That's not what they're arguing. They're trying to distract. I mean, essentially, this argument is a process argument. The Democrats did a bad job. They're trying to distract you. They didn't charge it the right way.

Well, that implicitly is saying they have enough evidence to prove what they did charge and I think that's just shows the weakness of the Republicans' case?

CUOMO: hold. What do you think?

MICHAEL GERHARDT, HOUSE IMPEACHMENT HEARING WITNESS: Well, something to recall about this whole process is this is not really a trial in a court of law. This is about political theater. And so it's not just a course in the Senate either, it's going to be on television.

So the lawyers, I think, for the President are playing primarily to the President, but they're also playing to his base. They're playing to the Republican senators. They don't have to make great legal arguments. They don't have to get into the weeds, so to speak, on any kind of legal issue. They just have to make arguments to remind these senators, look, who do you not want to offend, who do you want to make sure is on your side, who's the bad guy here, Democrats, and so on. That's effective in that kind of forum.

I think for the Democrats, yes, the evidence, I believe, does support a lot of what they're saying and charging in this situation. But that's not an argument that's going to seep into the Republican mentality and it's not an argument that may make a difference in this trial.

However, they may also be speaking to the American people more generally and we're going to have to see to what extent they can make a persuasive case.

CUOMO: Quick, help me with this, if you have a sense about it, but if you don't, don't worry about it and don't betray anything you're not supposed to. Who do you think they're going to lean on most out of the box in terms of presenting their case? And do you think they go as long as the Democrats did?

[Supplied information]:
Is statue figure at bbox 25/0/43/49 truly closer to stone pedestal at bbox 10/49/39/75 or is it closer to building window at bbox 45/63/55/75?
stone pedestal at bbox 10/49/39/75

[The request]: According to Michael Gerhardt in the impeachment transcript, to whom are the President's lawyers playing? List each one.

[Solution to the problem]:
- The President
- His base
- The Republican senators